• **Provided entries**
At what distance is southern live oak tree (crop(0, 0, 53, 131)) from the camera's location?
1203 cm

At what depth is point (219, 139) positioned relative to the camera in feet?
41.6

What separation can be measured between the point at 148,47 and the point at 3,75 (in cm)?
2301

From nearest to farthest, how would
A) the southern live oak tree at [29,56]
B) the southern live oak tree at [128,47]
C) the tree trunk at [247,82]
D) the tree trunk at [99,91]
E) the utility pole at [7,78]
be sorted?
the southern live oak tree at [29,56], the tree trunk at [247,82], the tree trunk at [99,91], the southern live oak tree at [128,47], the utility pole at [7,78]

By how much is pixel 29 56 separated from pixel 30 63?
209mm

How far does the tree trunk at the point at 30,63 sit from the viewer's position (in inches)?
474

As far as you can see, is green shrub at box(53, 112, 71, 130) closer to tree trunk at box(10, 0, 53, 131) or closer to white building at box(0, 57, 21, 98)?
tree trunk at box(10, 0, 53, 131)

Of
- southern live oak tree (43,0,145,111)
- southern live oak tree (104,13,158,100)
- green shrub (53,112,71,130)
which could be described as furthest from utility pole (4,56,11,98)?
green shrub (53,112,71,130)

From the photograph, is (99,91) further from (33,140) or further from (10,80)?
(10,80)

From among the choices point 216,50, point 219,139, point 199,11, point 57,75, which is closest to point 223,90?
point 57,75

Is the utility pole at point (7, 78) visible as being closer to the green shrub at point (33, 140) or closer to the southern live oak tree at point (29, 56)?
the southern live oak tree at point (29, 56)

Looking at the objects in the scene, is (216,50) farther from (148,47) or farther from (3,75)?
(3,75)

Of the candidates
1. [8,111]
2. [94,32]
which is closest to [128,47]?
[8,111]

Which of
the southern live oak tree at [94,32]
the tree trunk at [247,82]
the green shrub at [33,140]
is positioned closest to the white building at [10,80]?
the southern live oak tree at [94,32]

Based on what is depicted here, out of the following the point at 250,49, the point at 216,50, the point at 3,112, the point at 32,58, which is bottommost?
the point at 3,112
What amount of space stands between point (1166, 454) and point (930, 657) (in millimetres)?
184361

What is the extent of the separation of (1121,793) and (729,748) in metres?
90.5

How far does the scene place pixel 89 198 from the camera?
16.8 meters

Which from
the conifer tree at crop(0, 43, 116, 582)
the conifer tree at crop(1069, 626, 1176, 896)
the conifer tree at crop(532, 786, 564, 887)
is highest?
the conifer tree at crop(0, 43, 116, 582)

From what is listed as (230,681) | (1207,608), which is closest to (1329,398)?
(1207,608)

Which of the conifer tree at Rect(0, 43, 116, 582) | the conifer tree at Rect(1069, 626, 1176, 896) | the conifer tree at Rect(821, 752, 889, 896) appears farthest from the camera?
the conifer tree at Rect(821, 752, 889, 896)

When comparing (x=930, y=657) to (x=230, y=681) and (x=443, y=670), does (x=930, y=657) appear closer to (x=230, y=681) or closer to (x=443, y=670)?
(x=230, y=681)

• **Goal**
Convert the entire listing above into a JSON array of strings, one string per line, skipping any blank lines.

• **Task solution**
[
  "At what distance is southern live oak tree (crop(0, 0, 53, 131)) from the camera's location?",
  "1203 cm",
  "At what depth is point (219, 139) positioned relative to the camera in feet?",
  "41.6",
  "What separation can be measured between the point at 148,47 and the point at 3,75 (in cm)?",
  "2301",
  "From nearest to farthest, how would",
  "A) the southern live oak tree at [29,56]",
  "B) the southern live oak tree at [128,47]",
  "C) the tree trunk at [247,82]",
  "D) the tree trunk at [99,91]",
  "E) the utility pole at [7,78]",
  "be sorted?",
  "the southern live oak tree at [29,56], the tree trunk at [247,82], the tree trunk at [99,91], the southern live oak tree at [128,47], the utility pole at [7,78]",
  "By how much is pixel 29 56 separated from pixel 30 63?",
  "209mm",
  "How far does the tree trunk at the point at 30,63 sit from the viewer's position (in inches)?",
  "474",
  "As far as you can see, is green shrub at box(53, 112, 71, 130) closer to tree trunk at box(10, 0, 53, 131) or closer to white building at box(0, 57, 21, 98)?",
  "tree trunk at box(10, 0, 53, 131)",
  "Of",
  "- southern live oak tree (43,0,145,111)",
  "- southern live oak tree (104,13,158,100)",
  "- green shrub (53,112,71,130)",
  "which could be described as furthest from utility pole (4,56,11,98)?",
  "green shrub (53,112,71,130)",
  "From the photograph, is (99,91) further from (33,140) or further from (10,80)?",
  "(10,80)",
  "From among the choices point 216,50, point 219,139, point 199,11, point 57,75, which is closest to point 223,90?",
  "point 57,75",
  "Is the utility pole at point (7, 78) visible as being closer to the green shrub at point (33, 140) or closer to the southern live oak tree at point (29, 56)?",
  "the southern live oak tree at point (29, 56)",
  "Looking at the objects in the scene, is (216,50) farther from (148,47) or farther from (3,75)?",
  "(3,75)",
  "Of the candidates",
  "1. [8,111]",
  "2. [94,32]",
  "which is closest to [128,47]?",
  "[8,111]",
  "Which of",
  "the southern live oak tree at [94,32]",
  "the tree trunk at [247,82]",
  "the green shrub at [33,140]",
  "is positioned closest to the white building at [10,80]?",
  "the southern live oak tree at [94,32]",
  "Based on what is depicted here, out of the following the point at 250,49, the point at 216,50, the point at 3,112, the point at 32,58, which is bottommost?",
  "the point at 3,112",
  "What amount of space stands between point (1166, 454) and point (930, 657) (in millimetres)?",
  "184361",
  "What is the extent of the separation of (1121,793) and (729,748) in metres?",
  "90.5",
  "How far does the scene place pixel 89 198 from the camera?",
  "16.8 meters",
  "Which from",
  "the conifer tree at crop(0, 43, 116, 582)",
  "the conifer tree at crop(1069, 626, 1176, 896)",
  "the conifer tree at crop(532, 786, 564, 887)",
  "is highest?",
  "the conifer tree at crop(0, 43, 116, 582)",
  "From what is listed as (230,681) | (1207,608), which is closest to (1329,398)?",
  "(1207,608)",
  "Which of the conifer tree at Rect(0, 43, 116, 582) | the conifer tree at Rect(1069, 626, 1176, 896) | the conifer tree at Rect(821, 752, 889, 896) appears farthest from the camera?",
  "the conifer tree at Rect(821, 752, 889, 896)",
  "When comparing (x=930, y=657) to (x=230, y=681) and (x=443, y=670), does (x=930, y=657) appear closer to (x=230, y=681) or closer to (x=443, y=670)?",
  "(x=230, y=681)"
]